3 maddeden oluşan Takrir-i Sükun Kanunu'nun 1. maddesi şöyleydi:
- İrtica ve isyana ve memleketin nizam-ı içtimaisi (toplumsal düzen) ve huzur ve sükûnu ve emniyet ve asayişini ihlale bais (bozmaya yönelik) bilumum teşkilât ve tahrikat ve teşvikat ve neşriyatı ( örgütlenmeleri, kışkırtmaları, yüreklendirmeleri ve yayınları), hükümet reisi cumhurun tasdikiyle ve re'sen ve idareten man'e mezundur (kendi başına yasaklamaya yetkilidir). İş bu ef'al erbabını (bu eylemleri işleyenleri) hükümet İstiklâl Mahkemesi'ne tevdi edebilir.
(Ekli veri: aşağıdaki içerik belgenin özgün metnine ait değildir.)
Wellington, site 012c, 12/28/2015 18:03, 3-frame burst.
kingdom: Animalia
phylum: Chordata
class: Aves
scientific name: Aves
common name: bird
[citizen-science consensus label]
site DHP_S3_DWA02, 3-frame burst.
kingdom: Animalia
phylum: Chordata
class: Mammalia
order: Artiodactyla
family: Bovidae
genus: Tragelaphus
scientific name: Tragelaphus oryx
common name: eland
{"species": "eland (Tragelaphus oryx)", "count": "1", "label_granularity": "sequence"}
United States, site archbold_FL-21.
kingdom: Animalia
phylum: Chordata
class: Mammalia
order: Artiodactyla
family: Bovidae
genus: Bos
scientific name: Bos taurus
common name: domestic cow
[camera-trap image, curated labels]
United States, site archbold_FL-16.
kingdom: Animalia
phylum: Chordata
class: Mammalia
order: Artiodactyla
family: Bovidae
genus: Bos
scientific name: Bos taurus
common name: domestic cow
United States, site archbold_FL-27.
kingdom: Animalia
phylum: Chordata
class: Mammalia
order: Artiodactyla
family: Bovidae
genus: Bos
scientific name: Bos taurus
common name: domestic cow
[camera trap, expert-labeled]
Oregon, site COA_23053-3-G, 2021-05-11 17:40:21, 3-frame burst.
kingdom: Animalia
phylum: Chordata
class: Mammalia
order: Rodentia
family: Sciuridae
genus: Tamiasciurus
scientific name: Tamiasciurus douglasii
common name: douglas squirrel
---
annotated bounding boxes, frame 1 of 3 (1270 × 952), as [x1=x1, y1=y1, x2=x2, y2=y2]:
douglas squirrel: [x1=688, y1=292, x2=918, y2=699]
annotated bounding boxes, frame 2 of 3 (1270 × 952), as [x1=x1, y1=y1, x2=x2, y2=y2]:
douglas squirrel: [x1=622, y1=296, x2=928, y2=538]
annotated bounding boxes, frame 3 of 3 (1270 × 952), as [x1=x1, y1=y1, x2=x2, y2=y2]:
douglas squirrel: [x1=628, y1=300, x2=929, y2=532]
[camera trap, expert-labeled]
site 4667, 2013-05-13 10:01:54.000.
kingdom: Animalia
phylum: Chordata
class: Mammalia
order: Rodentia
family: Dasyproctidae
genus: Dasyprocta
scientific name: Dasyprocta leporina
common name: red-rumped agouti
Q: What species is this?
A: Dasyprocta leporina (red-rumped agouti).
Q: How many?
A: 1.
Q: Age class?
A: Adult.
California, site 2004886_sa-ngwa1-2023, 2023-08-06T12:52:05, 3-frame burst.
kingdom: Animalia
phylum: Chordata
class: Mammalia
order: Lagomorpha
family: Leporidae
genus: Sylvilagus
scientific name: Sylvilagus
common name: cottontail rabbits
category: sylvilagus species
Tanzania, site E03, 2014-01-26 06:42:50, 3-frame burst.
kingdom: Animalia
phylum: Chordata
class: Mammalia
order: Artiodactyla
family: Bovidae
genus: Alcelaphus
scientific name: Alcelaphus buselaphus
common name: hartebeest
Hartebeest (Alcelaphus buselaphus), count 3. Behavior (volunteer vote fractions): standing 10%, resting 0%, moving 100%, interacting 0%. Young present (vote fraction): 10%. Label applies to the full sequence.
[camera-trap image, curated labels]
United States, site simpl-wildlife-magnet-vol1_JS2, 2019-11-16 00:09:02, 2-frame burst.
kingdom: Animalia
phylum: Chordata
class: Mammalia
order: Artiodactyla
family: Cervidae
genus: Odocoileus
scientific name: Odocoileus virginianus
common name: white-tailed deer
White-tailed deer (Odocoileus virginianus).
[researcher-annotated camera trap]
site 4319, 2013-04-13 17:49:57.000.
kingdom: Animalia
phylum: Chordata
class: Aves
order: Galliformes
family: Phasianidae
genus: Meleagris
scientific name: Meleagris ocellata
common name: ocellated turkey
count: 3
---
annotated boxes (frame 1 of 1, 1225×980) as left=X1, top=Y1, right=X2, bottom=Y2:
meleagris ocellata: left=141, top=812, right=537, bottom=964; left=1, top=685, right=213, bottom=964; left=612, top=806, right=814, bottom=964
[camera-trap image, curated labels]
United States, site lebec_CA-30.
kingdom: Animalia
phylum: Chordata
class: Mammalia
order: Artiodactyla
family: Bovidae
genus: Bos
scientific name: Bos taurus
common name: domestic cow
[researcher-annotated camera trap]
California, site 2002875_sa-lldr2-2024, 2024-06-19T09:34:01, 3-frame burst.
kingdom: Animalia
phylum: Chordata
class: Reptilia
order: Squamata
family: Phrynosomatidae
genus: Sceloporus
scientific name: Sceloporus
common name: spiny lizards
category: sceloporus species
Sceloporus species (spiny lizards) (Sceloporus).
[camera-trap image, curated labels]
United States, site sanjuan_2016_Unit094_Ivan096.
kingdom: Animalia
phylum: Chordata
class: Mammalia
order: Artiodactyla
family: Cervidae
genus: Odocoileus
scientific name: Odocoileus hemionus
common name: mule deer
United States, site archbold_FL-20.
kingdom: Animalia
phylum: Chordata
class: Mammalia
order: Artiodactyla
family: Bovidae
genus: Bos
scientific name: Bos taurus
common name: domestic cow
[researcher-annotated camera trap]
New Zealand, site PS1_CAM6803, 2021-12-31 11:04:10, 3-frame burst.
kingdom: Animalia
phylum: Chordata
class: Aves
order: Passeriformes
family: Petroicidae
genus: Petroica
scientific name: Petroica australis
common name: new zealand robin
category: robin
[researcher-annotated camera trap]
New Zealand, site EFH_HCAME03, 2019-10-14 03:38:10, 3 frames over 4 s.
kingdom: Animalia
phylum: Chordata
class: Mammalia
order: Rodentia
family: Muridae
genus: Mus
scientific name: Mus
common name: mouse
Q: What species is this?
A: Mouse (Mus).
Cumhuriyet tarihinde bir dönüm noktası olan Takrir-i Sükûn Kanunu, uzun bir döneme damgasını vurdu. Bütün muhalif odaklar bu kanuna dayanılarak büyük ölçüde susturuldu. Bu dönemde hükümet veya mahkeme kararıyla pek çok yayın kapatıldı ve özellikle sol yayınlar tamamen yeraltına itildi.